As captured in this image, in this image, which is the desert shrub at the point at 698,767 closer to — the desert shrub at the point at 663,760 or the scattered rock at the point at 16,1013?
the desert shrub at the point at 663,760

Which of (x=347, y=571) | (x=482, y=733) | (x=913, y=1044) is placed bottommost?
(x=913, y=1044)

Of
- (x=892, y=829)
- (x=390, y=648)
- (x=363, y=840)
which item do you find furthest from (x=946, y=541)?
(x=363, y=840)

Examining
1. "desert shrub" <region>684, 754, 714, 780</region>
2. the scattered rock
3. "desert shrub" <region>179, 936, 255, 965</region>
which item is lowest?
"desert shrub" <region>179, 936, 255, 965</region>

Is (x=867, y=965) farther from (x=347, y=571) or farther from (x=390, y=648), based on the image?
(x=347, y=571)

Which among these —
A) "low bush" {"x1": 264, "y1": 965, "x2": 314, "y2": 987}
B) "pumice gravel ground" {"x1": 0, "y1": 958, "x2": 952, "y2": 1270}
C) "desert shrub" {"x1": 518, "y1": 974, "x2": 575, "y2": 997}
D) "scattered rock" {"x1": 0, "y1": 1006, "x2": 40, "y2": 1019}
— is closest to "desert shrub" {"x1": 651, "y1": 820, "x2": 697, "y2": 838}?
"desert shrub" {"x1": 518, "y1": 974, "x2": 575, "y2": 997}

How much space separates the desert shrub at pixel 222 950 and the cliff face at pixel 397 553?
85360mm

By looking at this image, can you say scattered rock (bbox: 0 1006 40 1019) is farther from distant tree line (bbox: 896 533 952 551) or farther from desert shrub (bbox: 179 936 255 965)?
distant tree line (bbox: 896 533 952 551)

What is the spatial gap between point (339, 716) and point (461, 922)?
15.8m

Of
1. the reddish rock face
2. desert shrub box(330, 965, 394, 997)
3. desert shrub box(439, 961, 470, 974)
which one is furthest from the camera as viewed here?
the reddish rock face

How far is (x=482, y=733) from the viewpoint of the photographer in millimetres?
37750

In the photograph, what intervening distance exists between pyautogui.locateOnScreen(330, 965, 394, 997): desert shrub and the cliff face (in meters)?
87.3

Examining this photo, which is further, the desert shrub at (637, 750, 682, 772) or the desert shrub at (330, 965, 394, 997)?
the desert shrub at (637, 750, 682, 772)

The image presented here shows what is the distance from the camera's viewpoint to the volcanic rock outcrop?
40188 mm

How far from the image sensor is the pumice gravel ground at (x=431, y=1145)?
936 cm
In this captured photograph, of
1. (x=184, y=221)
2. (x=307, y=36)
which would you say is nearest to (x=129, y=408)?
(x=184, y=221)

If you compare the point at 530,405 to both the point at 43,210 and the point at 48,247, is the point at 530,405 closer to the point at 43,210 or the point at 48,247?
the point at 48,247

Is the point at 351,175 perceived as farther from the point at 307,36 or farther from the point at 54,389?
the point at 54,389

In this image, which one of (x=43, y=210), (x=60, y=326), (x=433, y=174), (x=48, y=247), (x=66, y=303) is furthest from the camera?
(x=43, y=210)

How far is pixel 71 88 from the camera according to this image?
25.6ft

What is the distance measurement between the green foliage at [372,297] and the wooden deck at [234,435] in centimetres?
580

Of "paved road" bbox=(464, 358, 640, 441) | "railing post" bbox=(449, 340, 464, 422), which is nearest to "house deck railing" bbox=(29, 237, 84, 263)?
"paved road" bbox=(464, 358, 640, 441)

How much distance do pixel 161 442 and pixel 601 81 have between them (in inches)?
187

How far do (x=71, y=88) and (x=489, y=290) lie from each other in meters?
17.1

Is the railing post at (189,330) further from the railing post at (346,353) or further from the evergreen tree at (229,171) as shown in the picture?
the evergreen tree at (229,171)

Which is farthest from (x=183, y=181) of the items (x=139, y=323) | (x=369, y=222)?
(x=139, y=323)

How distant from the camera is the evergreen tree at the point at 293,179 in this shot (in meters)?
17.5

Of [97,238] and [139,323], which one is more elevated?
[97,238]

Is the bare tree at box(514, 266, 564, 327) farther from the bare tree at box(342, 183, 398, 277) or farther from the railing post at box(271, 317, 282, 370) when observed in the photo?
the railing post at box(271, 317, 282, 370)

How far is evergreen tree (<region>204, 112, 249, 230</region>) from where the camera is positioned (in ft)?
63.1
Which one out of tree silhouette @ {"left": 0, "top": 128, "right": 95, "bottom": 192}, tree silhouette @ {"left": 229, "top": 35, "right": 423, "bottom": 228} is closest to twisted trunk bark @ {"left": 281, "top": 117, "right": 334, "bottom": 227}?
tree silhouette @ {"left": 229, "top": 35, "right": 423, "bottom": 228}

+ + +

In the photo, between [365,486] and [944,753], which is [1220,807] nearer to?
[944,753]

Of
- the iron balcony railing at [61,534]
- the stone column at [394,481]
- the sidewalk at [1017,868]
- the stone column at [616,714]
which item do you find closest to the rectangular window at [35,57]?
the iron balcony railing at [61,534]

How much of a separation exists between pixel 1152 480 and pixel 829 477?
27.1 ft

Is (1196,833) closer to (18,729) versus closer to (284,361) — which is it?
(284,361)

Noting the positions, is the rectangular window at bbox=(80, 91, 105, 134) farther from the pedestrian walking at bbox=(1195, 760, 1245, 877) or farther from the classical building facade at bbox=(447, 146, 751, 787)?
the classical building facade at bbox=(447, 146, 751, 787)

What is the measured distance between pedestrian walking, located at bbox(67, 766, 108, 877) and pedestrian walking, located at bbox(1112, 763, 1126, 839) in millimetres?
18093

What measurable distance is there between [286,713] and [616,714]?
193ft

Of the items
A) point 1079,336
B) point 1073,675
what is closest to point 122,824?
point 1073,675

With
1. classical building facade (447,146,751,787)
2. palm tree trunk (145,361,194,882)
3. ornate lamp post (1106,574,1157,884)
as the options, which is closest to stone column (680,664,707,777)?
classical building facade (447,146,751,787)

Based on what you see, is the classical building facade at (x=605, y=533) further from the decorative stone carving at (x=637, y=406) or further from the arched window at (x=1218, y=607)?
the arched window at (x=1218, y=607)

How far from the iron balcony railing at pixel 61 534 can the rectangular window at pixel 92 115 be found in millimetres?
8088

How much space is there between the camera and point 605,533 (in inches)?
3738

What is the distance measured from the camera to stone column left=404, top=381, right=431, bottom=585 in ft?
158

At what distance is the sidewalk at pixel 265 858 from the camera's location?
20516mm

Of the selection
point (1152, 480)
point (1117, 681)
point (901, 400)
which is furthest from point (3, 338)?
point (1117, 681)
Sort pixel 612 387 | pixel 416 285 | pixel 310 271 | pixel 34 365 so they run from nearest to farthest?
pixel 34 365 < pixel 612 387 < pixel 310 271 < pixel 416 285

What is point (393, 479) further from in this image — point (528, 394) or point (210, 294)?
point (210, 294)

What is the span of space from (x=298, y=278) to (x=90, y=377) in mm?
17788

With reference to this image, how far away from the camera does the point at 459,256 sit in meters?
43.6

+ + +

### Stated goal
Which lines above contain the word "rectangular"? Copy each of them in full.

### Full output
which item do you find closest to the rectangular window at [35,57]?
Noting the positions, is the rectangular window at bbox=(80, 91, 105, 134) farther from the pedestrian walking at bbox=(1195, 760, 1245, 877) or farther from the classical building facade at bbox=(447, 146, 751, 787)?
How far from the iron balcony railing at pixel 61 534 can the rectangular window at pixel 92 115 be found in millimetres?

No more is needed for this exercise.